**Texto-base**
○ ○ ○ ○

Pela primeira vez, o Walmart deixou de ocupar o posto de empresa com maior faturamento anual do mundo. No balanço fiscal mais recente, a varejista reportou receita de US$ 713,2 bilhões, ficando atrás da Amazon, que alcançou US$ 716,9 bilhões no mesmo período.
A mudança, embora simbólica, marca um novo capítulo na disputa entre as duas gigantes, que vêm competindo para atender às transformações no comportamento do consumidor e, agora, para liderar a corrida pela inteligência artificial no varejo.
Amazon amplia receita com nuvem, publicidade e marketplace
A liderança da Amazon não se deve apenas ao seu e-commerce e à promessa de entregas rápidas. Apesar do varejo online ainda ser sua principal fonte de receita, outras divisões têm papel fundamental no crescimento da companhia.
Os serviços para vendedores terceiros — que incluem comissões, logística, publicidade e suporte — representaram cerca de 24% da receita total em 2025. Já a Amazon Web Services (AWS) respondeu por aproximadamente 18% do faturamento, consolidando a força da empresa em computação em nuvem.
Essa diversificação permitiu à Amazon expandir suas receitas para além do comércio eletrônico tradicional, transformando-se em uma potência tecnológica multifacetada.
Walmart acelera digitalização e entra na disputa da IA
A perda da liderança não reflete fraqueza do Walmart. Ao longo das últimas duas décadas, a empresa mais que dobrou sua receita. Com mais de 4.600 lojas nos Estados Unidos e cerca de 600 unidades do Sam’s Club, a varejista tem impulsionado seu crescimento digital, que avançou 27% no quarto trimestre fiscal nos EUA.
Inspirado em estratégias da Amazon, o Walmart passou a investir em marketplace de terceiros, publicidade digital e serviços de maior margem, buscando se posicionar também como empresa de tecnologia.
A companhia migrou sua listagem da Bolsa de Nova York para a Nasdaq, tradicionalmente associada ao setor tecnológico, e ultrapassou recentemente US$ 1 trilhão em valor de mercado — marca até então restrita a grandes empresas de tecnologia, incluindo a própria Amazon.

○ ○ ○ ○

**Registros de dados**
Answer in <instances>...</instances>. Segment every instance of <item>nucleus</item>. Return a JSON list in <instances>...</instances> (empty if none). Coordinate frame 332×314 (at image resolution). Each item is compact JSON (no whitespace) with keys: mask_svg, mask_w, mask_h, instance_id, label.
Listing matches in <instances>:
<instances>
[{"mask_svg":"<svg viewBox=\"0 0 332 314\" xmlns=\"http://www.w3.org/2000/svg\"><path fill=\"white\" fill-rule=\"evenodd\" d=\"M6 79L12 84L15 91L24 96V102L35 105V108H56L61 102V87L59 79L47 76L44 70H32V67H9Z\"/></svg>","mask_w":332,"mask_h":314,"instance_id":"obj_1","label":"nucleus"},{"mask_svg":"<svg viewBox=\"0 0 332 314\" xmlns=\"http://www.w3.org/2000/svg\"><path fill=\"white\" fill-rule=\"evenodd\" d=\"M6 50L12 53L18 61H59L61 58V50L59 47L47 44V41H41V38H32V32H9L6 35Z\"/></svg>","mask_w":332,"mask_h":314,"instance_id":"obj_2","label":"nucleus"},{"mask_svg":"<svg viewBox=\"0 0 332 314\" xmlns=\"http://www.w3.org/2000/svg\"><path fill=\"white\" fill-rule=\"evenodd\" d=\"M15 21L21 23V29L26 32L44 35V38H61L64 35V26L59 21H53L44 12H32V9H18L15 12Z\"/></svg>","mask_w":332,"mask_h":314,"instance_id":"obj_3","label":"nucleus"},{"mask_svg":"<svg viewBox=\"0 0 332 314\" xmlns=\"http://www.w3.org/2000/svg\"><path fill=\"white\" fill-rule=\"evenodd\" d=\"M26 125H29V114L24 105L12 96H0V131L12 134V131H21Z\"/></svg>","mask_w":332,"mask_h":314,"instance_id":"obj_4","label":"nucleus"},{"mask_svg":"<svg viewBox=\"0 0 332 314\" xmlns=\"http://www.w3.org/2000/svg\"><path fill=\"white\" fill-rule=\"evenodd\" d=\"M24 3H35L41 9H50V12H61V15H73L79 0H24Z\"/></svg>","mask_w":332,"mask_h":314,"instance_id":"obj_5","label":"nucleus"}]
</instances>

○ ○ ○ ○

**Instruções das tarefas**
a – Reescreva o texto sobre Walmart e Amazon de "Amazon amplia receita" a "computação em nuvem.", trocando "e-commerce" por "comércio eletrônico".
b – Responda, com base no texto sobre Walmart e Amazon:
(i) Qual receita o Walmart reportou no balanço fiscal mais recente?
(ii) Que parcela do faturamento da Amazon coube à Amazon Web Services (AWS)?
(iii) Quantas lojas o Walmart tem nos Estados Unidos?

**Gabarito**
a –
Amazon amplia receita com nuvem, publicidade e marketplace
A liderança da Amazon não se deve apenas ao seu comércio eletrônico e à promessa de entregas rápidas. Apesar do varejo online ainda ser sua principal fonte de receita, outras divisões têm papel fundamental no crescimento da companhia.
Os serviços para vendedores terceiros — que incluem comissões, logística, publicidade e suporte — representaram cerca de 24% da receita total em 2025. Já a Amazon Web Services (AWS) respondeu por aproximadamente 18% do faturamento, consolidando a força da empresa em computação em nuvem.

b –
(i) US$ 713,2 bilhões.
(ii) Aproximadamente 18%.
(iii) Mais de 4.600 lojas.